In September, the Yalta Judicial District Court fined the Christians of the Evangelical Faith of Yalta 30,000 rubles ($400) for carrying out illegal missionary activity.  According to press reports, the Fellowship of Christian Businessmen and Russian Church of Christians of Evangelical Faith Pentecostals were also prosecuted.  In June, four evangelical Christian pastors and believers from Adygea faced administrative cases for illegal missionary activity.  The accused faced fines ranging from five to 50,000 rubles ($.07-$670).  In June, the Sovetsky District Court of Astrakhan found a U.S. citizen guilty of illegal missionary activity, fining him 30,000 rubles ($400) and ordering his expulsion.  In May, authorities charged Russian astrologer Ekaterina Kalinkina with illegal missionary work for promoting and organizing events for the Hindu festival of Maha Shivratri.  Kalinkina faced a fine of 50,000 rubles ($670) as she was not an authorized religious leader.  In April, the Magistrate Court of Evpatoria Judicial District fined the Chava Nagila Synagogue 30,000 rubles ($400) for illegal missionary work, finding that videos posted by the community on social media did not carry the full name of the organization.

Religious minorities said local authorities continued to use the country’s anti-extremism laws to ban sacred religious texts and other books related to religion, other than the four holy books – in their original languages – recognized by law.  The MOJ’s list of extremist material grew during the year to 5,253 compared with 5,130 in 2020 according to SOVA Center reports.

In February, customs officials in Rostov-on-Don confiscated publications by Jehovah’s Witnesses from the library of the ship Missia, which arrived from the Turkish port of Tuzla.  On March 31, the Oktyabrsky District Court of St.
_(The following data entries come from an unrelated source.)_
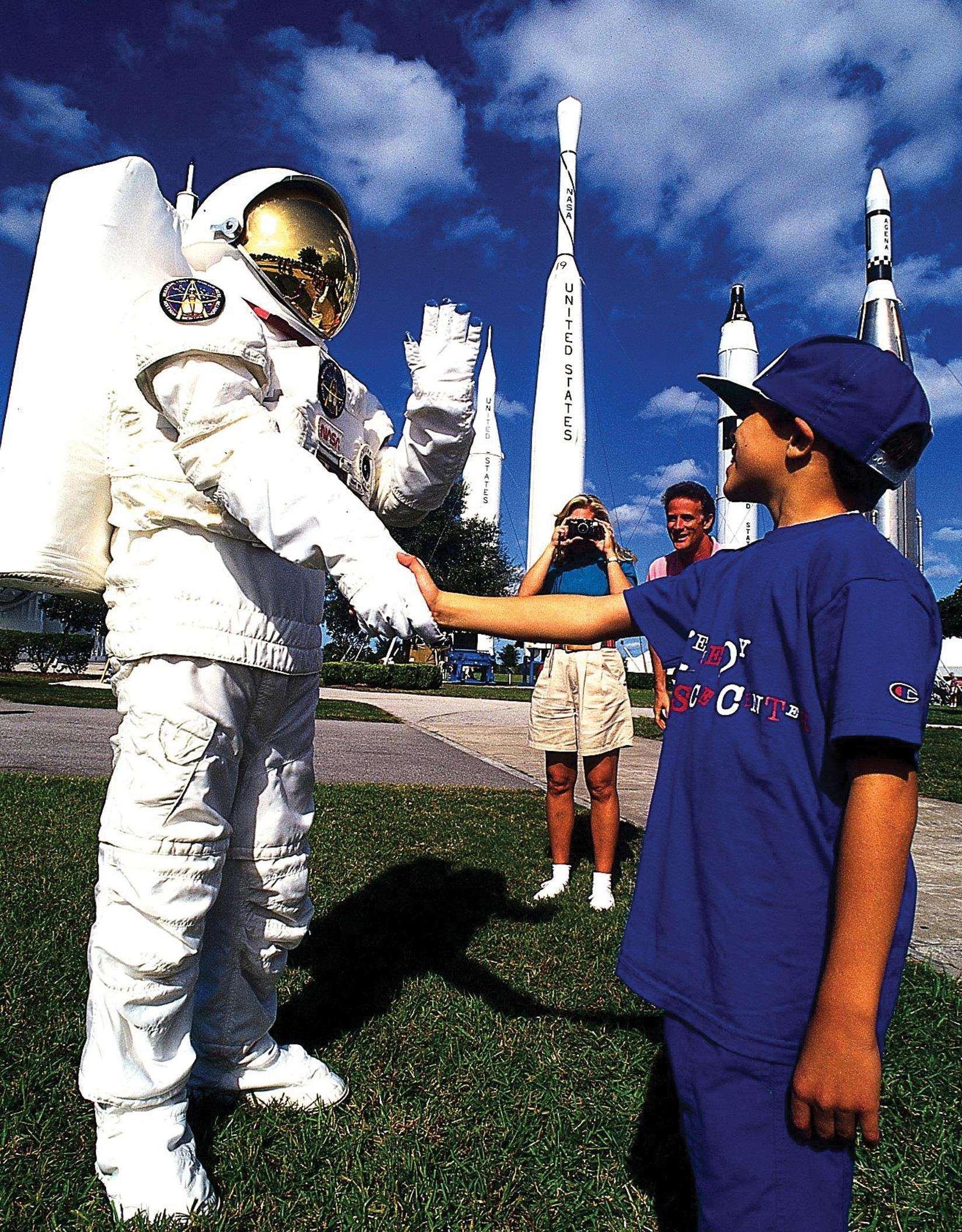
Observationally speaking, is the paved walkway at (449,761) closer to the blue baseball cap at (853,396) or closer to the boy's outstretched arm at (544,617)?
the boy's outstretched arm at (544,617)

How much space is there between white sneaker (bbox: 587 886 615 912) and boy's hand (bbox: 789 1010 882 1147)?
3.05 meters

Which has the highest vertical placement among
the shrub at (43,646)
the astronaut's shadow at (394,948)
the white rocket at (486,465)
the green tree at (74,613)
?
the white rocket at (486,465)

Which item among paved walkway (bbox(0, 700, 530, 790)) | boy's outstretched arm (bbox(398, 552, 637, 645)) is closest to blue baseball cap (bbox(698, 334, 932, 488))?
boy's outstretched arm (bbox(398, 552, 637, 645))

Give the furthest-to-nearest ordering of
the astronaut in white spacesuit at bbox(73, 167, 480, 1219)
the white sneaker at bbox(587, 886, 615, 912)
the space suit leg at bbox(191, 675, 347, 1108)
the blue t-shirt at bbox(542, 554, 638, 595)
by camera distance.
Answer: the blue t-shirt at bbox(542, 554, 638, 595), the white sneaker at bbox(587, 886, 615, 912), the space suit leg at bbox(191, 675, 347, 1108), the astronaut in white spacesuit at bbox(73, 167, 480, 1219)

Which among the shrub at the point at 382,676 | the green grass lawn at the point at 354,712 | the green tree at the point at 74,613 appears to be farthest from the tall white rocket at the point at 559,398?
the green tree at the point at 74,613

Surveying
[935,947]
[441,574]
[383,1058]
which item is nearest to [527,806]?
[935,947]

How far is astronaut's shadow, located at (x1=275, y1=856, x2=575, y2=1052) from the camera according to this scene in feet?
10.2

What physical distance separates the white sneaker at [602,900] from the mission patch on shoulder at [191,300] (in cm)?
329

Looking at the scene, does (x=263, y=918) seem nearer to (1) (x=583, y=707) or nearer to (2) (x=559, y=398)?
(1) (x=583, y=707)

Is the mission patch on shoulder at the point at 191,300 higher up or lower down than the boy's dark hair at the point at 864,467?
higher up

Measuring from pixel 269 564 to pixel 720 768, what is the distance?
50.4 inches

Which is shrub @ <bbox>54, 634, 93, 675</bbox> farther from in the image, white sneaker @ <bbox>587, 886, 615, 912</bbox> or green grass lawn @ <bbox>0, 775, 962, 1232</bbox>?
white sneaker @ <bbox>587, 886, 615, 912</bbox>

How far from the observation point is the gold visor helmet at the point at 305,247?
2551 millimetres

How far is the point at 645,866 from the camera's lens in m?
1.61
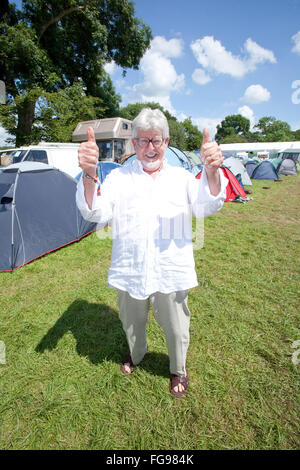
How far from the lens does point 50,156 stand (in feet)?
29.6

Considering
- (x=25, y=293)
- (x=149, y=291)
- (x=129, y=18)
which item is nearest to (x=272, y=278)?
(x=149, y=291)

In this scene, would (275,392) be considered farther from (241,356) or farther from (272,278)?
(272,278)

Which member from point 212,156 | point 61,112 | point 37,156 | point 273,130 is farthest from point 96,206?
point 273,130

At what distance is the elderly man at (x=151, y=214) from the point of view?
4.52 feet

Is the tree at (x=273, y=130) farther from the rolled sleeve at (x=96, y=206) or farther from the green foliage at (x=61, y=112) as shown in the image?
the rolled sleeve at (x=96, y=206)

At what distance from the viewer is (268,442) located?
60.6 inches

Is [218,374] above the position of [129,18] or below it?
below

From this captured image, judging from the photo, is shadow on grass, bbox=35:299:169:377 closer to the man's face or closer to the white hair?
the man's face

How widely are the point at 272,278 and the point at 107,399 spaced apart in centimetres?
287

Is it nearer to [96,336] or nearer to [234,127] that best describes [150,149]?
[96,336]

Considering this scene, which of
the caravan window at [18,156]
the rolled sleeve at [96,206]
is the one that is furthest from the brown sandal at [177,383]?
the caravan window at [18,156]

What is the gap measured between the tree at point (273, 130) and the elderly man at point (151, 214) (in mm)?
78402

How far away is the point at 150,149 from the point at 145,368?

Petersburg declared that the Jehovah’s Witness Library mobile application containing the group’s literature, including various translations of the Bible, was extremist.  On September 27, the St. Petersburg City Court upheld the decision to ban distribution of the app in the country.  On September 14, the Primorsky FSB border department searched four homes of Jehovah’s Witnesses and confiscated electronic devices, Bibles, religious literature, and personal records in which they found mention of Jehovah.

On multiple occasions, authorities fined missionary organizations for violating legal requirements pertaining to missionary activity.  On November 10, OVD-Info reported that the Magistrate’s Court in Kabardino-Balkaria fined the Seventh-day Adventist Church 30,000 rubles ($400) for distributing literature without special marking as part of missionary activity.  On November 19, the Magistrate’s Court in Kabardino-Balkaria also fined Seventh-day Adventist Nina Boronina for possessing Christian books about health in violation of the law.  On September 15, the newspaper Novaya Gazeta reported as part of a commentary on persecution of religious believers in the country that authorities in Belgorod fined a Baptist individual for distributing free Bibles in the Sputnik shopping center.

The SOVA Center reported on October 7 that the Leninsky District Court of Stavropol fined the Orthodox Jewish Community of the Stavropol Territory 100,000 rubles ($1,300) for keeping the book Forcibly Baptized by Markus Lehmann, which was included in the government’s list of extremist materials, in its library.  The SOVA Center stated there were no signs of incitement to religious or national hatred in the novel, which is about the persecution and discrimination of Jews in the 14th century in Poland and Lithuania.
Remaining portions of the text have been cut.